Loretta Paused At The End Of Frenchay Road, looked over her shoulder to make sure she wasn't being followed and turned left into Woodstock Road. She walked quickly but not too fast, anxious not to draw attention to herself, and started wildly when a cyclist shot past, ringing her bell and calling: “Hi, Loretta!” The rider was twenty yards up the road by the time Loretta recognized the loud voice and flying hair of Lucy Wilkes, a bright but lazy sixth-former whose parents had sent her to Loretta for extra tuition in English before her A levels. Loretta waved belatedly and allowed Lucy to dwindle to a speck before she turned into a front garden concealed from the road by a high hedge. There was no car in the drive but the garage door was firmly closed and Loretta guessed Bridget's car was inside. She made for the narrow passage between the garage and the white-painted house, hardly noticing the familiar acrid smell which drifted over from a nearby factory when the wind was in the right direction. Stepping out onto the paved area behind the house, she observed the garden long enough to notice that the grass was knee-high, then
tiptoed past the drawing room window to the conservatory.

She tapped on the glass. “Bridget?
Bridget?”

Nothing happened for a moment, then the door from the dining room opened and Bridget appeared. She unbolted the conservatory door, stood back to allow Loretta inside and then threw herself into her friend's arms with such force that Loretta nearly toppled backward. She held Bridget close, thinking again how thin and vulnerable she was, and almost at once Bridget dropped her head onto Loretta's shoulder and began to sob. It was a desperate, inhuman sound, even worse than the bout of crying Loretta had listened to on Tuesday night, on the phone from Paris, and she felt helpless in the face of so profound a grief. She stroked Bridget's hair, murmured loving words and felt behind her with her free hand for the handle of the conservatory door; the last thing she wanted was a curious neighbor coming round to see what the commotion was—not even Audrey Summers, whose house adjoined Bridget's.

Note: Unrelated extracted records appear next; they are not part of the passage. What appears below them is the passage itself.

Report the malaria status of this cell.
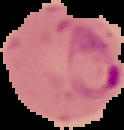

Parasitized.

From a thin blood film. Segmented cell region on a black background. Image is 124×130 pixels.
State which parasite is depicted.
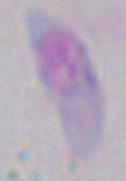
Toxoplasma gondii.

modality = photomicrograph
magnification = 1000x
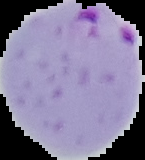
Image is 145×160 pixels. From a thin blood smear. Segmented cell region on a black background. Result: malaria parasites identified.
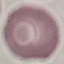
Result: no malaria parasites detected. Photographed with a smartphone camera at the microscope eyepiece. Automatically extracted cell patch, resized to 64 × 64 pixels. Thin smear of blood. Giemsa stain.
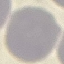

Summary:
  - Malaria status: uninfected
  - Capture: smartphone camera at the microscope eyepiece
  - Stain: Giemsa
  - Image type: automatically extracted cell patch, resized to 64 × 64 pixels
  - Preparation: thin blood smear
Name the cell type shown.
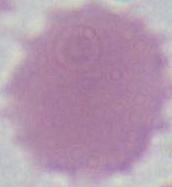

An erythrocyte.

Summary:
  - Modality: micrograph
  - Magnification: 1000x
Assess for malaria.
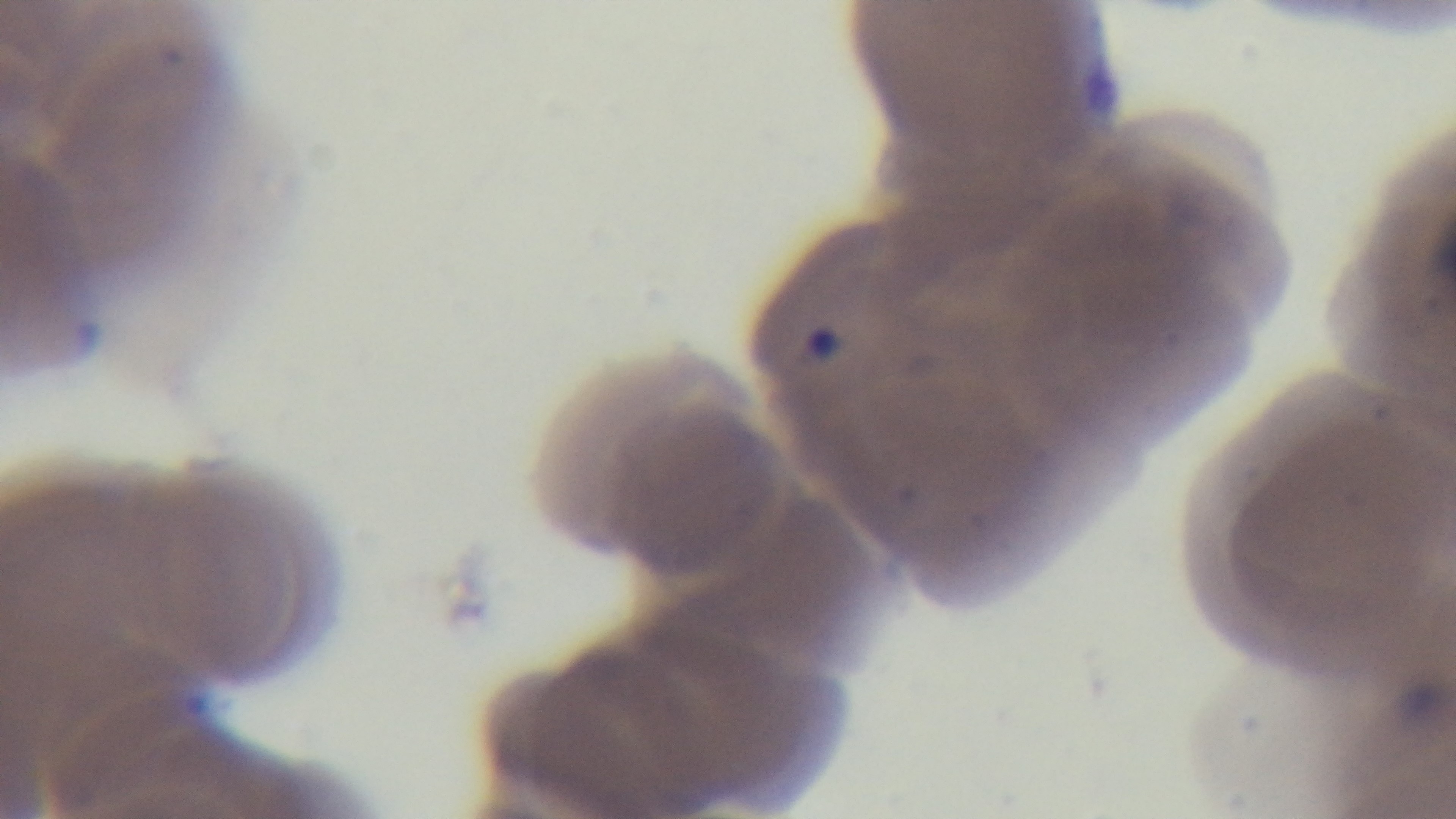

Infected.

stain = Giemsa
capture = mounted 4K digital camera
field of view = single
objective = 100x oil immersion
preparation = thin blood film
modality = light microscopy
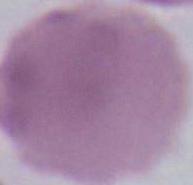 1000x magnification. Micrograph. An erythrocyte is shown.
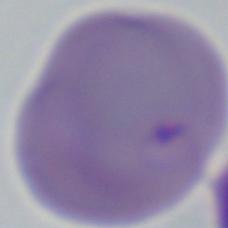
magnification: 1000x
identification: Babesia
modality: photomicrograph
Give the preparation type.
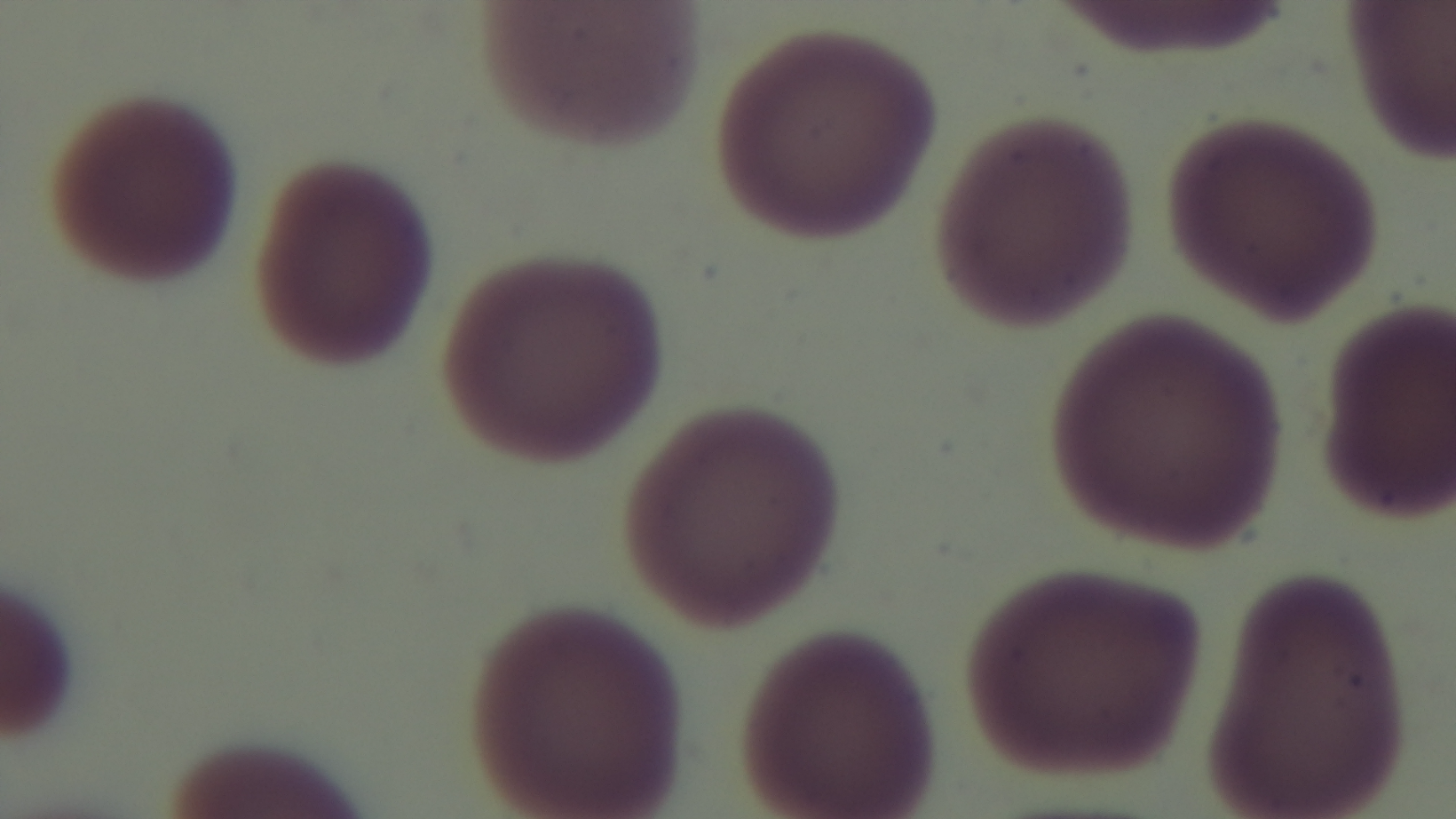
It is a thin blood film.

One field from the slide. 100x oil-immersion objective. Giemsa-stained. Captured with a mounted 4K digital camera. Light microscopy. Malaria status: negative.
Outline each Trypanosoma brucei.
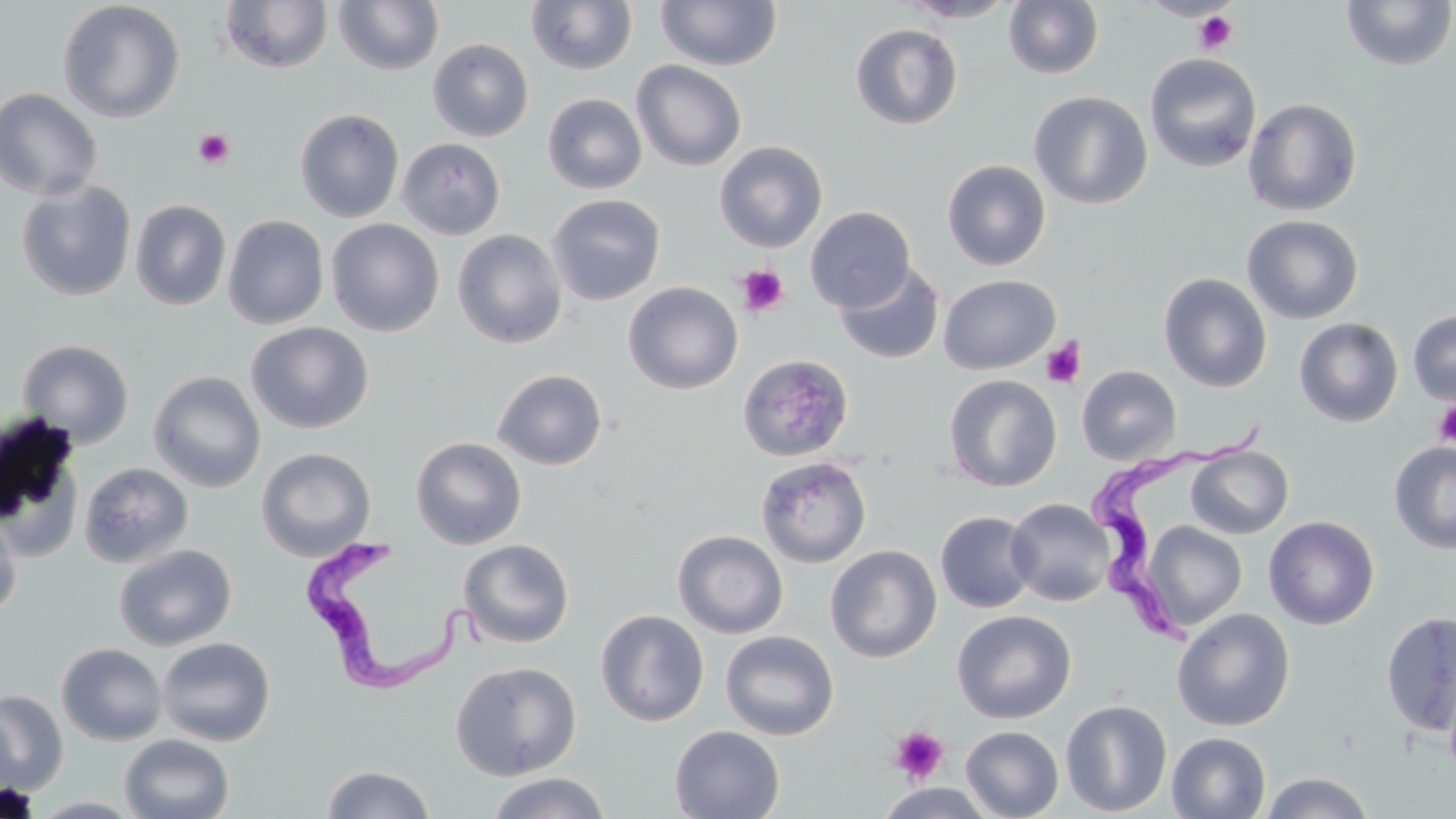
Approximate bounding boxes as named x1/y1/x2/y2 corners in pixels.
Trypanosoma brucei: (x1=1087, y1=418, x2=1272, y2=652), (x1=292, y1=531, x2=463, y2=698).

Platelet locations: (x1=1194, y1=10, x2=1238, y2=55), (x1=193, y1=129, x2=235, y2=169), (x1=736, y1=265, x2=789, y2=317), (x1=1040, y1=337, x2=1086, y2=387), (x1=1433, y1=400, x2=1456, y2=448), (x1=888, y1=725, x2=949, y2=784). Uninfected red blood cell locations: (x1=656, y1=0, x2=782, y2=70), (x1=898, y1=0, x2=1021, y2=23), (x1=1003, y1=0, x2=1104, y2=79), (x1=57, y1=1, x2=186, y2=123), (x1=219, y1=1, x2=333, y2=73), (x1=333, y1=1, x2=444, y2=75), (x1=526, y1=1, x2=638, y2=74), (x1=1340, y1=1, x2=1455, y2=71), (x1=1008, y1=5, x2=1120, y2=150), (x1=850, y1=23, x2=963, y2=130), (x1=427, y1=38, x2=534, y2=142), (x1=1144, y1=52, x2=1262, y2=173), (x1=631, y1=60, x2=747, y2=171), (x1=0, y1=88, x2=104, y2=201), (x1=1029, y1=90, x2=1152, y2=210), (x1=542, y1=93, x2=648, y2=194), (x1=1242, y1=97, x2=1363, y2=216), (x1=295, y1=108, x2=404, y2=223), (x1=397, y1=137, x2=506, y2=240), (x1=714, y1=140, x2=828, y2=252), (x1=942, y1=159, x2=1051, y2=271), (x1=16, y1=178, x2=137, y2=301), (x1=546, y1=194, x2=666, y2=306), (x1=130, y1=199, x2=232, y2=310), (x1=804, y1=206, x2=916, y2=312), (x1=222, y1=214, x2=329, y2=329), (x1=1242, y1=214, x2=1365, y2=324), (x1=326, y1=218, x2=445, y2=336), (x1=452, y1=229, x2=567, y2=349), (x1=833, y1=262, x2=945, y2=365), (x1=1158, y1=272, x2=1273, y2=392), (x1=938, y1=274, x2=1060, y2=375), (x1=623, y1=281, x2=743, y2=394), (x1=1407, y1=309, x2=1456, y2=406), (x1=1294, y1=318, x2=1403, y2=427), (x1=246, y1=322, x2=373, y2=433), (x1=17, y1=339, x2=135, y2=448), (x1=737, y1=353, x2=854, y2=462), (x1=1077, y1=365, x2=1181, y2=464), (x1=492, y1=369, x2=608, y2=470), (x1=148, y1=371, x2=266, y2=493), (x1=944, y1=374, x2=1062, y2=492), (x1=0, y1=414, x2=85, y2=558), (x1=410, y1=437, x2=527, y2=549), (x1=1389, y1=441, x2=1456, y2=554), (x1=1186, y1=445, x2=1293, y2=539), (x1=256, y1=447, x2=377, y2=562), (x1=755, y1=455, x2=872, y2=568), (x1=79, y1=461, x2=193, y2=568), (x1=1006, y1=498, x2=1115, y2=605), (x1=935, y1=511, x2=1039, y2=613), (x1=0, y1=512, x2=23, y2=619), (x1=1264, y1=515, x2=1380, y2=630), (x1=1140, y1=522, x2=1247, y2=632), (x1=673, y1=530, x2=789, y2=639), (x1=458, y1=538, x2=574, y2=648), (x1=113, y1=543, x2=237, y2=651), (x1=825, y1=544, x2=942, y2=663), (x1=1172, y1=607, x2=1295, y2=731), (x1=952, y1=609, x2=1077, y2=724), (x1=595, y1=610, x2=709, y2=726), (x1=1380, y1=610, x2=1456, y2=736), (x1=720, y1=630, x2=839, y2=741), (x1=156, y1=636, x2=276, y2=746), (x1=56, y1=642, x2=167, y2=746), (x1=450, y1=660, x2=581, y2=780), (x1=0, y1=690, x2=68, y2=794), (x1=1059, y1=699, x2=1173, y2=816), (x1=669, y1=725, x2=785, y2=819), (x1=961, y1=726, x2=1064, y2=819), (x1=1167, y1=732, x2=1271, y2=818), (x1=120, y1=734, x2=235, y2=819), (x1=320, y1=765, x2=436, y2=819), (x1=1259, y1=771, x2=1375, y2=818), (x1=487, y1=772, x2=612, y2=819), (x1=877, y1=783, x2=995, y2=819), (x1=28, y1=796, x2=145, y2=818). Slide-level diagnosis: Trypanosoma brucei. May-Grünwald-Giemsa stain. Single field of view. Optical microscopy. 1000x magnification. Image is 1456×819 pixels. Thin blood film.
Name the blood parasite species.
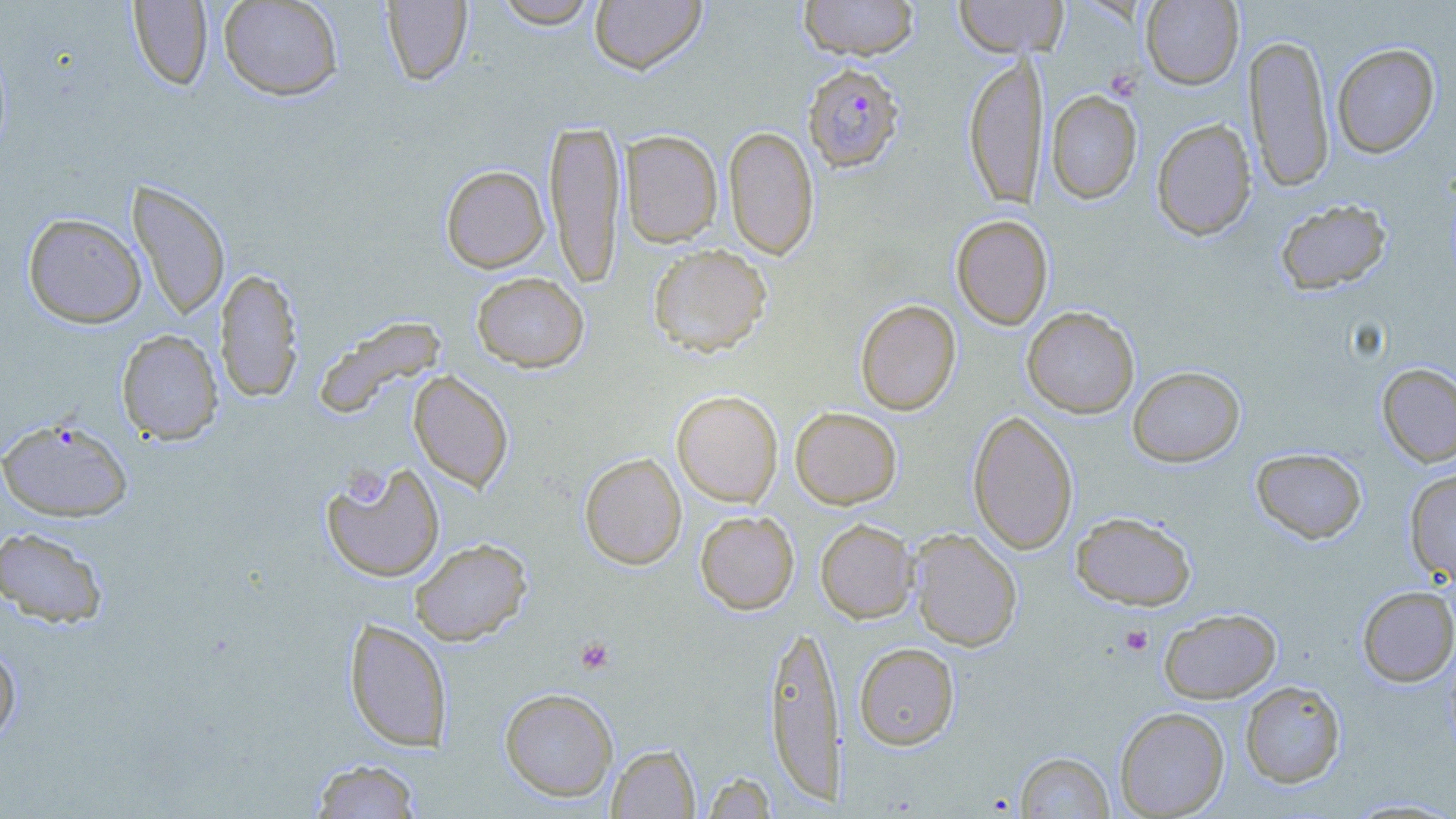

Plasmodium falciparum.

Approximate bounding boxes as (x1,y1)-(x2,y2) corner pairs in pixels. Plasmodium falciparum-infected red blood cell locations: (803,62)-(904,172). Uninfected red blood cell locations: (218,0)-(344,101), (491,0)-(601,28), (589,0)-(707,74), (798,0)-(920,60), (953,0)-(1068,58), (127,1)-(213,90), (380,1)-(472,85), (1141,1)-(1243,89), (1244,32)-(1334,193), (1332,42)-(1440,158), (962,52)-(1047,208), (1046,90)-(1142,204), (544,118)-(625,288), (1151,118)-(1257,240), (724,125)-(819,260), (619,129)-(723,247), (441,164)-(549,273), (127,179)-(231,321), (1274,198)-(1393,295), (23,212)-(146,328), (951,214)-(1053,330), (647,243)-(772,357), (215,267)-(303,404), (471,271)-(589,373), (855,299)-(961,415), (1022,306)-(1139,418), (313,315)-(447,419), (116,329)-(223,446), (1376,363)-(1456,467), (1128,365)-(1245,467), (408,370)-(514,492), (671,390)-(783,507), (790,406)-(902,508), (968,410)-(1078,554), (0,418)-(134,522), (1251,447)-(1367,544), (579,453)-(687,569), (321,460)-(446,582), (1405,469)-(1456,584), (695,510)-(799,614), (1071,511)-(1196,610), (815,518)-(919,623), (0,526)-(109,628), (908,529)-(1023,651), (409,538)-(532,646), (1357,586)-(1456,686), (1159,608)-(1281,703), (344,618)-(453,752), (764,619)-(846,806), (0,639)-(21,746), (854,642)-(960,749), (1240,680)-(1346,788), (499,687)-(618,801), (1114,706)-(1230,818), (607,744)-(700,818), (1015,751)-(1114,818), (309,759)-(424,818), (700,770)-(777,818), (1344,797)-(1456,818). Platelet locations: (345,467)-(383,505), (1120,625)-(1154,655), (576,637)-(615,673). Optical microscopy. One field of a larger specimen. Thin blood film. Image is 1456×819 pixels. May-Grünwald-Giemsa stain. 1000x magnification.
Classify this cell by malaria status.
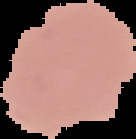
Uninfected.

Summary:
  - Preparation: thin blood smear
  - Image size: 136×139 pixels
  - Image type: cell region segmented out of the field of view; surrounding area masked to black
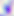

Summary:
  - Identification: Toxoplasma gondii
  - Modality: micrograph
  - Magnification: 400x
Identify the cell.
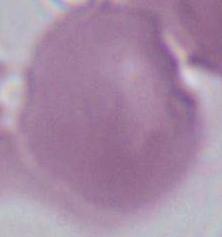
An erythrocyte.

Captured at 1000x magnification. Micrograph.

“Come on,” she said gently, sliding an arm round Bridget's shoulders and guiding her towards the dining room. “Let's get inside.” The garden wasn't overlooked, it was long and bounded by trees, but she didn't want to take any chances. The dining room was dark, most of its natural light stolen by the conservatory, and Loretta felt for the light switch only to discover that the power was turned off. She peered round the room, which she had not seen since Bridget moved out, and repressed a shiver at its shadowy emptiness. There were lighter patches on the wall where pictures had hung; and a corkboard full of postcards, photographs, seminar lists and programs from the Phoenix cinema. Loretta remembered a picture of herself and Bridget drinking champagne on the grass at St. Frideswide's, celebrating the
publication of Loretta's biography of Edith Wharton. It had been taken by a friend of Bridget's whose name Loretta could not remember although she clearly recalled Bridget thrusting the camera at him with a stream of confusing instructions on how to focus it; they were both amazed when it came out so well.

“Has all the furniture gone?” she asked uneasily, peering through the open door into the drawing room.

Bridget sniffed and moved away from Loretta's supporting arm. “There's a bed upstairs and a couple of chairs. The man who cleared the house didn't want them, so I just left them.”